** Opening Document passage block **

Yesterday, in Riley v. United States, the Supreme Court held that the Fourth Amendment requires police making an arrest to get a warrant if they want to search the cell phone (or, presumably, the tablet or laptop) of the person they are arresting. As Yishai Schwartz put it in his post here about the opinion, “privacy activists urged the Court to treat cellphone content like any private location outside an arrestee’s immediate vicinity. In essence, they asked the Court to treat a cellphone like a bedroom. And that is precisely what the Court did.”
The case has gotten lots of commentary already—there’s a roundup here. The opinion is very consequential in its immediate holding, which governs the millions of arrests that take place each year. It may prove to cast a significant shadow, too. The most interesting implication of the lead opinion, by Chief Justice John Roberts, is that (as Orin Kerr has noted), it suggests that the Court finds computer searches different in kind from other physical searches. That could have lots of ramifications in lots of situations. Just for example, Chief Justice Roberts’s logic could easily lead the Court to find searches of the laptop computers of border-crossers sufficiently invasive as to require individualized justification, unlike most other border searches.

** Closing Document passage block **
** Opening Entries provided block **

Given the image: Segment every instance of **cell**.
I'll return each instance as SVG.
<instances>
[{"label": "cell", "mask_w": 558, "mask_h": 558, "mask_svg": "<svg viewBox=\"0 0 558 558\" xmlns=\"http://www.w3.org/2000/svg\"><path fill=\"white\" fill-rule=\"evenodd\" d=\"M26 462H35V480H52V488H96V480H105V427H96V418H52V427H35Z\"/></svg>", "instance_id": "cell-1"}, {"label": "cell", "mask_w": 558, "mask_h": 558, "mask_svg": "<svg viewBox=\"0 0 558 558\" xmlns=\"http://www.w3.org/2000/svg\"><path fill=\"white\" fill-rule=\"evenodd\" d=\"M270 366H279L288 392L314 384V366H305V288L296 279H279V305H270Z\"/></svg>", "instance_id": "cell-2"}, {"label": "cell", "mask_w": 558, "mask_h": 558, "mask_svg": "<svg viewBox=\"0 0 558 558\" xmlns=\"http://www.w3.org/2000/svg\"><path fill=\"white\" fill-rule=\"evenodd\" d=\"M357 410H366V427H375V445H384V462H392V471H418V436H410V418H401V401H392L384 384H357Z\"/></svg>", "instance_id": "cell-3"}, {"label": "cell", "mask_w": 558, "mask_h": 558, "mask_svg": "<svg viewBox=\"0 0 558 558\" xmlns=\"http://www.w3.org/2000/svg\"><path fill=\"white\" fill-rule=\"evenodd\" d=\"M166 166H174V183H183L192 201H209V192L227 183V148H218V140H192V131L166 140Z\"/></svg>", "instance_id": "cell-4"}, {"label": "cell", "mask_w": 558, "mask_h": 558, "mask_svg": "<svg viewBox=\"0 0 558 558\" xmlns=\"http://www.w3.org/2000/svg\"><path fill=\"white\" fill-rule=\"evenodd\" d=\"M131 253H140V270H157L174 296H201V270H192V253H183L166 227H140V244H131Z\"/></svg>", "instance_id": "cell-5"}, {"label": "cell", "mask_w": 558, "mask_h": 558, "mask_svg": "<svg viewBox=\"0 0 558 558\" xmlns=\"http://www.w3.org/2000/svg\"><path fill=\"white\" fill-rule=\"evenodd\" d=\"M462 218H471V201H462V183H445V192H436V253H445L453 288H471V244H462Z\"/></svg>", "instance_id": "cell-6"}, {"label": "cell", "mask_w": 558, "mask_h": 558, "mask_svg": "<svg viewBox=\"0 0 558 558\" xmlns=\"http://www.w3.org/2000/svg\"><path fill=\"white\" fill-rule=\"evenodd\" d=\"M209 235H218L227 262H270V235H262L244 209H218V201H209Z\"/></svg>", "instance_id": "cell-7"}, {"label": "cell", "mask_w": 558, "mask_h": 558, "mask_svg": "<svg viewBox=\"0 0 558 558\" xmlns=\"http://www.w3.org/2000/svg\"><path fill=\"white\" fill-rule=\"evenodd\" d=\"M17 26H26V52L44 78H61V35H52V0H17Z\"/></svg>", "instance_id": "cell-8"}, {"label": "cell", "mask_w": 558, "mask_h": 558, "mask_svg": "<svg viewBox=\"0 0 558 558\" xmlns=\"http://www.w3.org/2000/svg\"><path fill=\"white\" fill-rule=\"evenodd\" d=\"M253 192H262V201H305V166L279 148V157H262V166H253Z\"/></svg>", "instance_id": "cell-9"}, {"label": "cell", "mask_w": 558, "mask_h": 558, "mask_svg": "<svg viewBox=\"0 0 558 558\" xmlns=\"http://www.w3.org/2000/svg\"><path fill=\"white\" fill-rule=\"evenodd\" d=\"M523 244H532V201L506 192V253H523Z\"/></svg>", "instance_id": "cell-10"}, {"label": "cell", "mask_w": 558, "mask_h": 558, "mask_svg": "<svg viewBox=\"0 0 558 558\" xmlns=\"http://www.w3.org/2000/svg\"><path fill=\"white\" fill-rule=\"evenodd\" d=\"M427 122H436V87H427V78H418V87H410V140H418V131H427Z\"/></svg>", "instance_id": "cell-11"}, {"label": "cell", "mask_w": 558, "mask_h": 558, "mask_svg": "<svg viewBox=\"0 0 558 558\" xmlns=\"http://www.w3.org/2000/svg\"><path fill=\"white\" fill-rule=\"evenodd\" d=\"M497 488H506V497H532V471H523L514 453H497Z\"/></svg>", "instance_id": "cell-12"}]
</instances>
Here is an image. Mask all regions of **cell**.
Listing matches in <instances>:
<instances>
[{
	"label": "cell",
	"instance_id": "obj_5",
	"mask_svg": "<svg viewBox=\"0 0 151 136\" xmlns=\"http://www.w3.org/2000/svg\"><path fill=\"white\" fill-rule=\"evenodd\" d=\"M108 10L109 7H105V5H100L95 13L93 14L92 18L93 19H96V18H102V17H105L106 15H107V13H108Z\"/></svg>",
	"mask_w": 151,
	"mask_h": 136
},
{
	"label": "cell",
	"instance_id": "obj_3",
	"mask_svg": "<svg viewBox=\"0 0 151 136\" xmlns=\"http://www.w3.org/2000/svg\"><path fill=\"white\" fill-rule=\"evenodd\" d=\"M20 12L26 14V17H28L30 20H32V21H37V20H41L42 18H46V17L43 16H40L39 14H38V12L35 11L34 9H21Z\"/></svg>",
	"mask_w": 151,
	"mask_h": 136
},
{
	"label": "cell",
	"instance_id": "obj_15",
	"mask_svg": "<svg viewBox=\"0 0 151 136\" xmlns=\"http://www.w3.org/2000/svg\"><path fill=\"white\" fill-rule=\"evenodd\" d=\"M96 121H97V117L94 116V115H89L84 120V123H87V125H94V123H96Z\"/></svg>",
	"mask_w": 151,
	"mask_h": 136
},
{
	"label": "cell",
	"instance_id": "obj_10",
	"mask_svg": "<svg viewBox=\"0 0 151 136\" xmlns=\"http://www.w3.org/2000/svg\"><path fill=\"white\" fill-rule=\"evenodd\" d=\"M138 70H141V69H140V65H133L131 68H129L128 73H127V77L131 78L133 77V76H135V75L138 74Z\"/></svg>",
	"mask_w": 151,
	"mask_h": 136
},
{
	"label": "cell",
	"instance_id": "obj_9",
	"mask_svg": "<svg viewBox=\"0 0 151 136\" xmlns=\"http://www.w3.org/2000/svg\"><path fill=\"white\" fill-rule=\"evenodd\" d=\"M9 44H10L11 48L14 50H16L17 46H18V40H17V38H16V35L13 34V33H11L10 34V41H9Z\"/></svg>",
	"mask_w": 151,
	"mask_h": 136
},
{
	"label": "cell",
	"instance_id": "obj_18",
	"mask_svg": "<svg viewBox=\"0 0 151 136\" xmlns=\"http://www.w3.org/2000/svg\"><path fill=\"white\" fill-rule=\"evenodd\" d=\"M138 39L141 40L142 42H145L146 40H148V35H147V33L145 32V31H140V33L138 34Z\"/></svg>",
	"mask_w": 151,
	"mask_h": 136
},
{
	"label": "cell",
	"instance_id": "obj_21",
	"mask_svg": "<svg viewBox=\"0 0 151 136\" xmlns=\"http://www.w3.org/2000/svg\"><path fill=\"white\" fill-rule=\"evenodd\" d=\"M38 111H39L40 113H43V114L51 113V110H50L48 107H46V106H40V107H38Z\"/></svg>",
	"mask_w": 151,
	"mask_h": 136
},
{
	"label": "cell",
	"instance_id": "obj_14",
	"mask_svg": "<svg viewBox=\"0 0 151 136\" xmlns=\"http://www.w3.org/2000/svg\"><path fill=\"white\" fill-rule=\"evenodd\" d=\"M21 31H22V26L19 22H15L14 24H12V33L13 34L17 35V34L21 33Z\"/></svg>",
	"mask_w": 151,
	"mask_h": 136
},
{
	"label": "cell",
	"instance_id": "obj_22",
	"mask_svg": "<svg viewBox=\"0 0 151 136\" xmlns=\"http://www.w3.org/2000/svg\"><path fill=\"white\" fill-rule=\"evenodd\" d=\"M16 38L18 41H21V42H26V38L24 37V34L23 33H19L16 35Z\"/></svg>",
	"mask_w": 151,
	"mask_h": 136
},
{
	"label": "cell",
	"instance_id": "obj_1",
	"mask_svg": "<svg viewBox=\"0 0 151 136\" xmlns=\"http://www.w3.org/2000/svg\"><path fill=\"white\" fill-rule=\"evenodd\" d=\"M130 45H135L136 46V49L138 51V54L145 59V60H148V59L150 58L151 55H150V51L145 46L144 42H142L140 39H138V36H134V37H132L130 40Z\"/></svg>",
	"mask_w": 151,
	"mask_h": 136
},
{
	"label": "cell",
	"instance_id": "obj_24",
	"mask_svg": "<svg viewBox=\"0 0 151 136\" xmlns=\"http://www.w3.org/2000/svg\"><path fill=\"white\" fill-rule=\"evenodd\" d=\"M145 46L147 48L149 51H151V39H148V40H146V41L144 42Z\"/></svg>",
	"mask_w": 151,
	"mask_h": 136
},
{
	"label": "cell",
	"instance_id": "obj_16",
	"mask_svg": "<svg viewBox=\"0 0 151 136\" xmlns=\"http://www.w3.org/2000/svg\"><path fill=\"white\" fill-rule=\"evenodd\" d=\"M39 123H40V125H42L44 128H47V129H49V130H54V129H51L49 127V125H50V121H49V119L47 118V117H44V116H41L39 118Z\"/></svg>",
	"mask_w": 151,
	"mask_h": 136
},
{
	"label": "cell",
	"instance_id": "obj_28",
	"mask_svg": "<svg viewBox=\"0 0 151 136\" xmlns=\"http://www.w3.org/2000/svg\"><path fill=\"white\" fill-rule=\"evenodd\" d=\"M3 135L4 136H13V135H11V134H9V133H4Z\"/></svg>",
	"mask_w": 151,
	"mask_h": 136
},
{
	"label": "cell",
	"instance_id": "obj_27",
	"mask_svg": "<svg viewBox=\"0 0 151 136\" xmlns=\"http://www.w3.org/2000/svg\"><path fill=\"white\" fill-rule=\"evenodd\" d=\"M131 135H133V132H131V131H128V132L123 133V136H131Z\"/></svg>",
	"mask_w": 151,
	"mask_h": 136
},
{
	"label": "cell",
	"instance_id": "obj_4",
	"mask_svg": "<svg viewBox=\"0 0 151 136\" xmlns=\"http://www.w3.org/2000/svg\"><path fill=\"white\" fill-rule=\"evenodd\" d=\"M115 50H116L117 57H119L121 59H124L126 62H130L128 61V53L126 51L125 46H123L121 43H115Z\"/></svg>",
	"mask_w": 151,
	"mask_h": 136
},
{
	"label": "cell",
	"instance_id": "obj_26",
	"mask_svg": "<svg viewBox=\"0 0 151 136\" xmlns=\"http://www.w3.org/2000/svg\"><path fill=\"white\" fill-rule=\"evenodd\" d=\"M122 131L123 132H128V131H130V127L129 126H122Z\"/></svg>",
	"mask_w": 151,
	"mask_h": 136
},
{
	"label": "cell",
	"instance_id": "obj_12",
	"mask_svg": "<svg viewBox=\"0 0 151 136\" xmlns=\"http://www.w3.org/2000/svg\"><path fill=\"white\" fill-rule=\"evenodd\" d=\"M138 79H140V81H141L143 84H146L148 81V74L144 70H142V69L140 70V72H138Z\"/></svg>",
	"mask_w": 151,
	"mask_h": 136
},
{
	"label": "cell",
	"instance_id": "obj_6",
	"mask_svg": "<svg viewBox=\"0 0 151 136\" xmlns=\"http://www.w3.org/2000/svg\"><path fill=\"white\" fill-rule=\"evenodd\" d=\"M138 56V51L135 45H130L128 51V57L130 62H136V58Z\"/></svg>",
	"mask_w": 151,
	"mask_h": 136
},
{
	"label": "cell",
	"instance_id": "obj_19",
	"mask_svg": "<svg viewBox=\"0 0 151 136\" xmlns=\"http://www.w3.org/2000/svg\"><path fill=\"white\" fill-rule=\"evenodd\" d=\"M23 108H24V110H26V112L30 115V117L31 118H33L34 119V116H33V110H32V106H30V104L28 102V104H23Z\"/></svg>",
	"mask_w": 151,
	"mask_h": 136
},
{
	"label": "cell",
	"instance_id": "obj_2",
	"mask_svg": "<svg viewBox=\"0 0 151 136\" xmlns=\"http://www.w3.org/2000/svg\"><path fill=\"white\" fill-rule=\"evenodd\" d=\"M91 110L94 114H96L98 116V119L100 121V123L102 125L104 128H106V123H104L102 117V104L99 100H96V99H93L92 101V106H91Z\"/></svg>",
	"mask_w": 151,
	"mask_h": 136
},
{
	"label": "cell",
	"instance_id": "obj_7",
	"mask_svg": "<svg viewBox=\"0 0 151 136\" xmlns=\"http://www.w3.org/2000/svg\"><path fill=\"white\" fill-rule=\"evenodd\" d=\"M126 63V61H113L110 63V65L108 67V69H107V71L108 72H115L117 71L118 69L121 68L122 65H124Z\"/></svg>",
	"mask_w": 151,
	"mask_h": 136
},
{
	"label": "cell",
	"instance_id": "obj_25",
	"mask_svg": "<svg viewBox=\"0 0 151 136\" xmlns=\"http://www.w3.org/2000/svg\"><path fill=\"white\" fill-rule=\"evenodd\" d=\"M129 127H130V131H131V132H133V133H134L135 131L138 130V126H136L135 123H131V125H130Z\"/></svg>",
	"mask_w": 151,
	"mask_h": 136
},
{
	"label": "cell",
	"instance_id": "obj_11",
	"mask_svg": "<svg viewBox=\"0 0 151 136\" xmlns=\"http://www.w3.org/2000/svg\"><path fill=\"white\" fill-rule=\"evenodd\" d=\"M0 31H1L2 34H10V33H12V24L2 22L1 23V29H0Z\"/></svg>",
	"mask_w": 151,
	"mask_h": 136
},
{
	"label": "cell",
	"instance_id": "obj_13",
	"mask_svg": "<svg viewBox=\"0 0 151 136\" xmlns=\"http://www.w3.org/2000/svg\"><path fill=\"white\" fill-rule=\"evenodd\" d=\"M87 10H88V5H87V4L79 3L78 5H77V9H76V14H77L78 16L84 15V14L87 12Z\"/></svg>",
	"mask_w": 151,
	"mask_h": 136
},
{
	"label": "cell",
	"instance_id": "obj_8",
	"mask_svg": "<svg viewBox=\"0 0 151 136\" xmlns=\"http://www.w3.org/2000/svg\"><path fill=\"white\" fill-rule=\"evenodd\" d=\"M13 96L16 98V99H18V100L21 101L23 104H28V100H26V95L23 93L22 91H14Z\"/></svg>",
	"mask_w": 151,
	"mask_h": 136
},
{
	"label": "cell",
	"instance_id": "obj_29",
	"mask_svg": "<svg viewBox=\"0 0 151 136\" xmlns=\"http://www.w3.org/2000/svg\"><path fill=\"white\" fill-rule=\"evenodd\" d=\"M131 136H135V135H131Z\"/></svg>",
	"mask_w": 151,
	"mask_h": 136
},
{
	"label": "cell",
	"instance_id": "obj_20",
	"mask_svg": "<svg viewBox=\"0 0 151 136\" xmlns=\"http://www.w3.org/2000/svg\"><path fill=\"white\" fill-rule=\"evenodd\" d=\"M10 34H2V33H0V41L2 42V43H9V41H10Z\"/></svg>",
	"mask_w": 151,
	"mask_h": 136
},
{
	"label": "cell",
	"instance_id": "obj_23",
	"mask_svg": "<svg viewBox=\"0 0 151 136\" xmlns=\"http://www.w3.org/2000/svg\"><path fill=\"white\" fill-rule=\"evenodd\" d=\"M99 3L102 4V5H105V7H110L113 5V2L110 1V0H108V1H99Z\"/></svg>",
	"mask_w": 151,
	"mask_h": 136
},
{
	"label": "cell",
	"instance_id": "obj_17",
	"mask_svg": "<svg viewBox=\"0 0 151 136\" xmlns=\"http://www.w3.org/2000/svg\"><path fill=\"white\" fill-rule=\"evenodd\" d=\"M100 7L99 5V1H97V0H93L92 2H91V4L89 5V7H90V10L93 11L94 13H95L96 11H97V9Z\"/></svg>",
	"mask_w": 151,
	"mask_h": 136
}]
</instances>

** Closing Entries provided block **

- **Questions on the material**
• 1. Copy the Riley decision passage word for word, everything from "The case has" down to "other border searches.".
• 2. Pick up the Riley decision passage after its last sentence and continue writing it.

- **Exercise responses**
• 1.
The case has gotten lots of commentary already—there’s a roundup here. The opinion is very consequential in its immediate holding, which governs the millions of arrests that take place each year. It may prove to cast a significant shadow, too. The most interesting implication of the lead opinion, by Chief Justice John Roberts, is that (as Orin Kerr has noted), it suggests that the Court finds computer searches different in kind from other physical searches. That could have lots of ramifications in lots of situations. Just for example, Chief Justice Roberts’s logic could easily lead the Court to find searches of the laptop computers of border-crossers sufficiently invasive as to require individualized justification, unlike most other border searches.

• 2.
The Court’s judgment was unanimous—all nine Justices agreed that the searches under review were improper without warrants. Justice Alito, alone, did not join all of the Chief Justice’s opinion. He wrote separately to express his discomfort with the key precedent governing searches incident to arrest, explaining that in his view, officer safety and the preservation of evidence should not be the only justifications for warrantless searches incident to arrest. So far, Alito was simply repeating an argument he staked out in 2009. But then Alito made an additional point. The Court, he said, should in the future defer to the Congress about how much privacy protection cell phones should receive:
While I agree with the holding of the Court, I would reconsider the question presented here if either Congress or state legislatures, after assessing the legitimate needs of law enforcement and the privacy interests of cell phone owners, enact legislation that draws reasonable distinctions based on categories of information or perhaps other variables. . . .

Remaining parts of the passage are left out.